Externalidad

Cuando se habla de externalidades, se está haciendo referencia a los efectos externos que sufren una o varias personas por acciones u omisiones de otras.

Las externalidades pueden ser positivas o negativas:

Una externalidad positiva puede darse, por ejemplo, entre dos formas de producción. Supongamos que existe un cultivo de árboles frutales en un lugar determinado.

Vecino a éste se encuentra una empresa que extrae miel de abejas. Las abejas, para producir miel, necesitan del néctar de las flores; a su vez, para que los árboles den frutas, es necesario que exista una polinización, la cual se facilita por el movimiento de insectos de flor en flor.

Por lo tanto, sin haber pagado por ello, el dueño de los árboles está beneficiándose de una externalidad positiva por el hecho de que el vecino produzca miel de abejas y tenga abejas cercanas a su cultivo.

De la misma forma, el vecino está recibiendo una externalidad positiva, producida por el cultivo de árboles, por el hecho de tener cerca las flores de éstos.

Una externalidad negativa, por el contrario, genera efectos perjudiciales a quien la recibe. Supongamos, por ejemplo, que existe un criadero de truchas en un lugar determinado.

Para que las truchas crezcan y se desarrollen correctamente, deben mantenerse en aguas limpias libres de contaminación.

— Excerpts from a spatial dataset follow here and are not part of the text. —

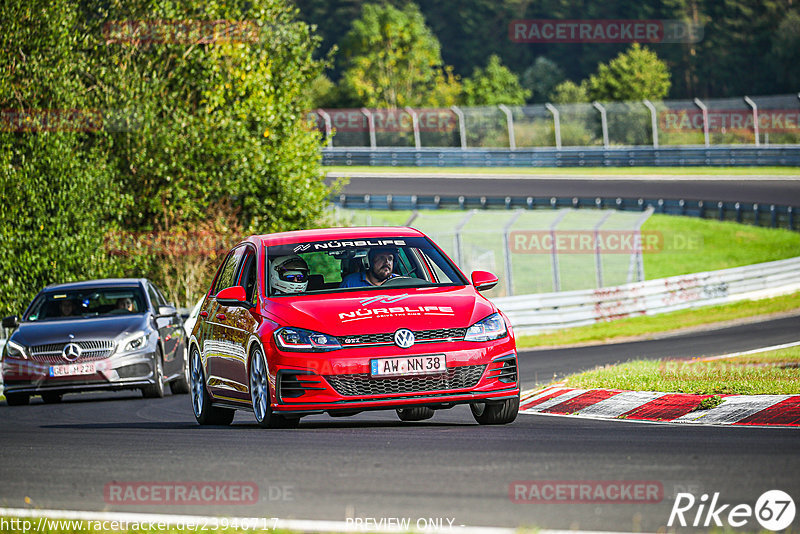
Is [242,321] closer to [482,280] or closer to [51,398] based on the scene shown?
[482,280]

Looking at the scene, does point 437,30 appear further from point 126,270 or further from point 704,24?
point 126,270

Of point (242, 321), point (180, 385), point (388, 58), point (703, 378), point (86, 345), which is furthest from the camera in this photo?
point (388, 58)

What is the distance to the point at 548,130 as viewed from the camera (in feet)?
190

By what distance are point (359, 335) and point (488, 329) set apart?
99 cm

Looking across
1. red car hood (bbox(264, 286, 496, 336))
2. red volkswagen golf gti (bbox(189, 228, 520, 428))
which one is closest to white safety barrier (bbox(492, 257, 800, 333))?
red volkswagen golf gti (bbox(189, 228, 520, 428))

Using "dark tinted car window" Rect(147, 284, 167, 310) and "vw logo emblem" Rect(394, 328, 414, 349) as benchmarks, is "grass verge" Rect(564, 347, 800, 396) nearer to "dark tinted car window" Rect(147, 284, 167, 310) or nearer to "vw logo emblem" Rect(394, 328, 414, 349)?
"vw logo emblem" Rect(394, 328, 414, 349)

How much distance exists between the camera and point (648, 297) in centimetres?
2734

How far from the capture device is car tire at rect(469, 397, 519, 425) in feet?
32.5

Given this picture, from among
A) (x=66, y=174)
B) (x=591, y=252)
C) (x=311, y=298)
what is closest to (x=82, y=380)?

Sin embargo, en un lugar cercano, existe un cultivo de flores que utiliza químicos para controlar las plagas de las flores.

Por el viento y las condiciones climáticas, estos químicos contaminan las fuentes de agua cercanas, por lo tanto, el criador de truchas se ve seriamente afectado por las acciones del cultivo de flores cercano; es decir, está sufriendo un efecto negativo externo a él (una externalidad negativa).

Las externalidades se dan con mayor frecuencia en actividades relacionadas con temas ambientales. Los activos ambientales son no mercadeables; es decir, no existe un mercado para ellos, por lo tanto, no existen unos derechos de propiedad definidos.

Como consecuencia de lo anterior, el mercado tampoco puede generar compensaciones económicas a los afectados por las externalidades.

La acción de las instituciones y una regulación ambiental clara aparecen como las soluciones para el problema de las externalidades negativas de origen ambiental.

Tanto las instituciones como las regulaciones deben buscar el bienestar de la sociedad en general, sin comprometer el bienestar de generaciones futuras.